[FFmpeg-user] Using YCoCg, ICtCp, and RGB color spaces

Chema Gonzalez chema at berkeley.edu
Fri Aug 13 03:49:01 EEST 2021


I'm trying to understand how pix_fmt and colorspace work together when
encoding using h264 and h265 (x264 and x265 codecs, respectively).
This is a very long email, but I feel I need to provide context for
what I'm trying to understand. I added several questions in the email.

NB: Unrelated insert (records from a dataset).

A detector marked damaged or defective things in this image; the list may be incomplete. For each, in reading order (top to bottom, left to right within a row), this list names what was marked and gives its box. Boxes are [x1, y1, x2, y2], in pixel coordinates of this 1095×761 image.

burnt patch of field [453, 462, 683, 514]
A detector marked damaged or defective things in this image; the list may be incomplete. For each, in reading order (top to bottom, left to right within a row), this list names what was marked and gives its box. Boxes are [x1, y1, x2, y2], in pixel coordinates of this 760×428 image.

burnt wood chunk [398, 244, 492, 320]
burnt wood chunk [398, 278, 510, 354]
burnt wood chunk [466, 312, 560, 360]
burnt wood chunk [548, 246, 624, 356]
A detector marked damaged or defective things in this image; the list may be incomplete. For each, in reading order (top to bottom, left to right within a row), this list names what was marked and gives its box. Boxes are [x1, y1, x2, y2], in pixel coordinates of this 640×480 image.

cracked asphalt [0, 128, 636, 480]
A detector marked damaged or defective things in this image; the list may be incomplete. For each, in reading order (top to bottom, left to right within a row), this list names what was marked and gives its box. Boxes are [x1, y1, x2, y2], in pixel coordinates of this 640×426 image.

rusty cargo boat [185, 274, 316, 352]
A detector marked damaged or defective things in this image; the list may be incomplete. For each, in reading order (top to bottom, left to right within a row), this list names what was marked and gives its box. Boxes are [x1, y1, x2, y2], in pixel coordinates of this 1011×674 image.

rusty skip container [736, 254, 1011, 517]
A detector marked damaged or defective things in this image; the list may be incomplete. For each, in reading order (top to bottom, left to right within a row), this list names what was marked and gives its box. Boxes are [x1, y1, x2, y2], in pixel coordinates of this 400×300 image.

My original goal was to get some videos encoded with h265 and the RGB,
YCoCg, and ICtCp color spaces, to understand the effect of the
different color spaces in the actual encoding sizes. I was expecting
the following:

* ICtCp should reduce the encoded size of a file, but only a small
amount. The color space is supposed to be optimized to add all the
video energy to the I component, and leave the Ct and Cp ones with
very little energy
* YCoCg should increase the encoded size of a file, but only a small
amount. The color space is interesting because the conversion
operations are very simple (no FP ops, just shifts and adds/subs).
* RGB should increase the encoded size of the file significantly when
compared to YUV444. I am expecting up to 3x (if we assume the RGB->YUV
axis rotation puts all the energy on the Y, and therefore the chromas
are free to encode).

First I checked the standards: The 3x color spaces are part of the
h265 standard (described in Table E.5 of the 2018/02 standard). The
first 2 (RGB and YCoCg) are part of the h264 standard (described in
Table E.5 of the 2016/02 standard).

So I tried to encode some h265 files. I tried the "-colorspace
<colorspace>" option, alongside "yuv444p" as the pixel format (I want
to avoid the effect of chroma subsampling in the final file sizes).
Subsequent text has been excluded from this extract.